Smith v. The State.
Appellant Christopher Rayshun Smith was tried and convicted of murder and related offenses in connection with the shooting death of Kevin Daniel and aggravated assault of Kamenika Whatley.1 Smith appeals, claiming three instances of trial court error. Though we find no merit in any of Smith's trial phase enumerations, we do find error with regard to his sentences and therefore we must vacate and remand for re-sentencing.

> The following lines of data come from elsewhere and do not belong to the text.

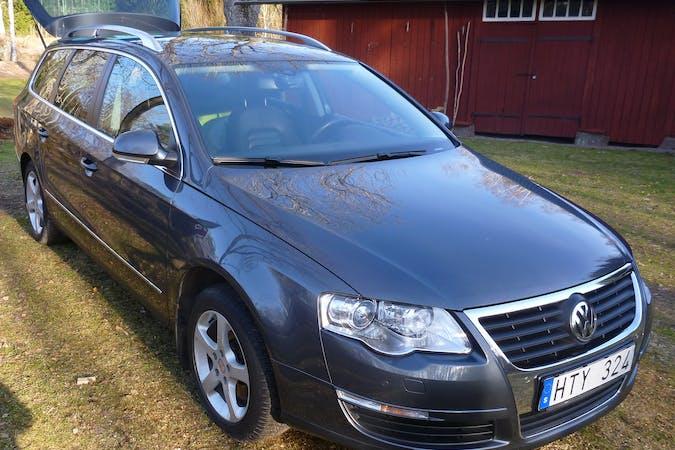 Billig biluthyrning av Volkswagen Passat i närheten av 554 47 Bymarken.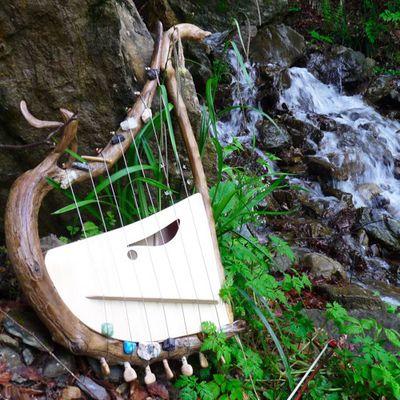 Improvisation au bord de la cascade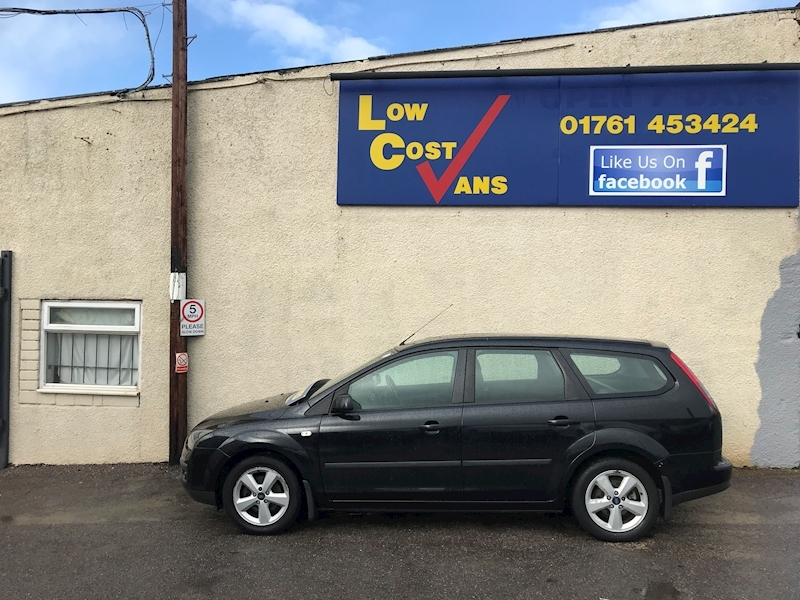 Ford Focus Zetec Climate - Large 4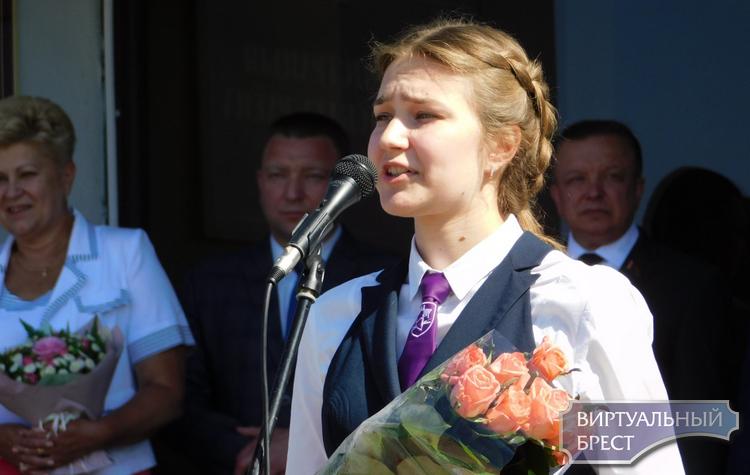 В Московском районе г. Бреста вручили золотые и серебряные медали выпускникам 2018 года
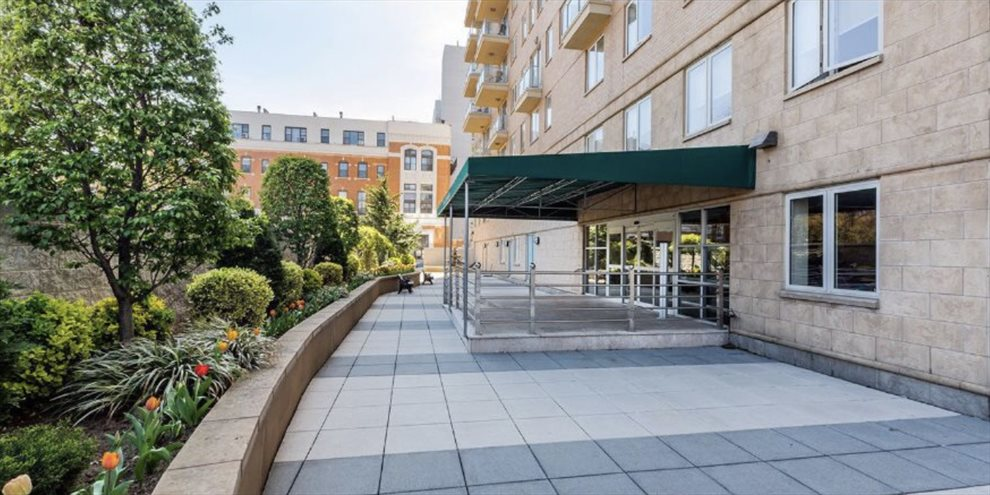Novo Condominium Apartment Building | View 343 4th Avenue | Beautifully landscaped courtyard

Viewed in the light most favorable to the jury's verdict, the evidence adduced at trial established as follows. Smith, a drug dealer, devised a plan with co-indictees Antonio Jones and Jamarrcus Sullivan to rob Kevin Daniel, a competing dealer, of his drugs and money. On June 1, 2013, Smith dropped Jones and Sullivan off near Daniel's home in Rome, Georgia. As the men approached the house, with Smith's shotgun in tow, Jones recognized an SUV parked in the driveway as belonging to Kamenika Whatley. Scared that she would be able to identify him, the men decided that Jones would open the front door and Sullivan would “handle everything else.”
Jones opened the door. Sullivan went inside, aimed the shotgun at Daniel and Whatley and demanded drugs and money. Whatley complied but Daniel ignored the command and charged toward the intruders. Jones fled the house and hid behind Whatley's car in the driveway as Daniel and Sullivan fought over the shotgun. Shortly thereafter, witnesses heard gun shots and the sound of glass breaking. Daniel stumbled outside holding the shotgun. He then fell off of his front porch and landed in the yard. Sullivan exited the house, stood over Daniel and shot him with a handgun. Sullivan then grabbed the shotgun, as well as Whatley's and Daniel's cell phones, and fled the scene with Jones. Smith picked up Sullivan and Jones in his red Chevy Malibu, at which time Sullivan explained that he had to shoot Daniel because Jones “messed everything up.”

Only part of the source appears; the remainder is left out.